Payments are processed automatically. You can monitor the amounts you have to pay on an app.

Do I need separate badges for motorway networks run by different companies?

No. The badge allows holders to travel on the entire French motorway network, no matter which company manages the motorway, and you can also use it to cross a number of toll structures in France such as the Millau Viaduct, the Tancarville Bridge or the Normandie Bridge, and pay to park in more than 450 car parks. 

Is it only valid in France?

No, with certain packages, you can also as easily travel on motorways in Spain, Portugal and Italy, and use a number of compatible car parks. You can even use them on Italian ferries.

Okay, but how much does it cost?

Subscriptions to the Bip&Go service depend on what type of service you want. A fixed price rolling subscription is €16 a year – plus toll charges – but assumes you’re a regular user of French motorways. 

A pay-as-you-go subscription is €1.70 for every month the badge is in use – plus toll charges – and carries a €10 additional fee if the badge is not used in a 12-month period.

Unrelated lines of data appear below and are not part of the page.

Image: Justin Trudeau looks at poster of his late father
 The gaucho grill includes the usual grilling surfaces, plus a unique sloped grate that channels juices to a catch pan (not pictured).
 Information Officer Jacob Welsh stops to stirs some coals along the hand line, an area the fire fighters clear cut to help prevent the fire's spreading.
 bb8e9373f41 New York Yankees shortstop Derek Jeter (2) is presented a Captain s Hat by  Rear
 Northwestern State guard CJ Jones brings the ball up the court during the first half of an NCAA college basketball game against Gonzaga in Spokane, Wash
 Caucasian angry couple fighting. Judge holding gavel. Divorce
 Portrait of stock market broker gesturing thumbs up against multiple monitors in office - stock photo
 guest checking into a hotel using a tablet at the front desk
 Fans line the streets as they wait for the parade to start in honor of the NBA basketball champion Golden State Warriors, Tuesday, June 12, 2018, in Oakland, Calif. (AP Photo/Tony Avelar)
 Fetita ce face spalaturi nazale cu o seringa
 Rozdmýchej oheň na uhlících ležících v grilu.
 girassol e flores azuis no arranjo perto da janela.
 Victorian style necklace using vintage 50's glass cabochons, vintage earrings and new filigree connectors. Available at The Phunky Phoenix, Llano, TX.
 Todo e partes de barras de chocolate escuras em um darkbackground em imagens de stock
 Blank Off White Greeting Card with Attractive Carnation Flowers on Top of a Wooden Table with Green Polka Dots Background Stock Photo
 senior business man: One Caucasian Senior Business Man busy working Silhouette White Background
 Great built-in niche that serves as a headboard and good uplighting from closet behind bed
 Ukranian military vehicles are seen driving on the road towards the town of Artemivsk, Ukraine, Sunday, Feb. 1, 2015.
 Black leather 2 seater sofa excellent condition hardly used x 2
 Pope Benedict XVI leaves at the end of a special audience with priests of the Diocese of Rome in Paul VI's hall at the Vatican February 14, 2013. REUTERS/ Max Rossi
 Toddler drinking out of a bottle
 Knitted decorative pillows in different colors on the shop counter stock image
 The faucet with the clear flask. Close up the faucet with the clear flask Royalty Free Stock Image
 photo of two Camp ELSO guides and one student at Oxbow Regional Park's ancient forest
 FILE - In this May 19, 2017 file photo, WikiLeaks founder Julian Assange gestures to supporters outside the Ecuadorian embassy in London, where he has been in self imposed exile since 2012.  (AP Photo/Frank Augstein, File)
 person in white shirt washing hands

How much are the toll charges?

They depend on the road you’re on, how far you travel along it, and the vehicle you’re driving.

Heading from Toulouse to Biarritz along the A64 will cost a total €23 in fees for a private car and if you’re driving all the way from Calais down to the Mediterranean coast expect to pay around €70 once you add up the various tolls along the way.

You can find out tariffs for autoroutes on the website of France’s official autoroute body AFSA – where you can also calculate the cost of your journey – including fuel.